(Document extract):
________

Combined anti-armor team

A combined anti-armor team or combined arms assault team (CAAT) is an organization of a United States Marine Corps weapons company where one or more platoons are operated in a detached role to conduct reconnaissance missions and combat ground armored vehicles and air defense vehicles with heavy weapons systems.

In addition to their usual role of dedicated anti-armor operations, CAATs are a vehicle-mounted heavy weapons quick reaction force for the infantry units they support.

Due to their highly mobile, but lightly armored nature, the CAAT will employ ambush tactics or flanking maneuvers to engage the enemy from unexpected directions.

According to "Machine Guns and Machine Gun Gunnery"; in the defense, CAAT could be assigned such missions as "...conducting anti-armor ambushes forward of the forward edge of the battle area (FEBA), supporting a combat outpost, or reinforcing a counter attack force".

________

(Supplied material):
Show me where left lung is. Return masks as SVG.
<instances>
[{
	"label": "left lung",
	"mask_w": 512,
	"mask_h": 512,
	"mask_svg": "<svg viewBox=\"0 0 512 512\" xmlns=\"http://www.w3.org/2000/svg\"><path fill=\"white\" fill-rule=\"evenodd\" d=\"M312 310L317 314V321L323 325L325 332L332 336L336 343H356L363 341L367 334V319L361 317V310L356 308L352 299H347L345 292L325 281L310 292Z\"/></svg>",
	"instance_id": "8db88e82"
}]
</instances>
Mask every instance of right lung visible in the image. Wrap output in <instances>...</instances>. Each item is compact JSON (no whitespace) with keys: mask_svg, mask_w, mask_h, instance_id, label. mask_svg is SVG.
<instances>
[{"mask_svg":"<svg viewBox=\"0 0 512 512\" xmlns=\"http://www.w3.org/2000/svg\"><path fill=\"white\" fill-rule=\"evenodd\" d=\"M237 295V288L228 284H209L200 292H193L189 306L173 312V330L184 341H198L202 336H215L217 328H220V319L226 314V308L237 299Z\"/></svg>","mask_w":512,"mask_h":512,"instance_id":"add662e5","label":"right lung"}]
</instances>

________

(Tasks and exercises):
**1)** According to the article on combined anti-armor teams, why does a CAAT use ambush tactics or flanking maneuvers? Answer in one to three sentences.
**2)** In the records, swap "compact JSON" for "minified JSON" in the part that opens with the line containing "Mask every instance" and continues to the end of the records. Reproduce only those lines, with everything else unchanged.
The article on combined anti-armor teams and the records are unrelated material.

(Exercise answers):
**1)** A CAAT is highly mobile but lightly armored. It therefore uses ambush tactics or flanking maneuvers to engage the enemy from unexpected directions.

**2)**
Mask every instance of right lung visible in the image. Wrap output in <instances>...</instances>. Each item is minified JSON (no whitespace) with keys: mask_svg, mask_w, mask_h, instance_id, label. mask_svg is SVG.
<instances>
[{"mask_svg":"<svg viewBox=\"0 0 512 512\" xmlns=\"http://www.w3.org/2000/svg\"><path fill=\"white\" fill-rule=\"evenodd\" d=\"M237 295V288L228 284H209L200 292H193L189 306L173 312V330L184 341H198L202 336H215L217 328H220V319L226 314V308L237 299Z\"/></svg>","mask_w":512,"mask_h":512,"instance_id":"add662e5","label":"right lung"}]
</instances>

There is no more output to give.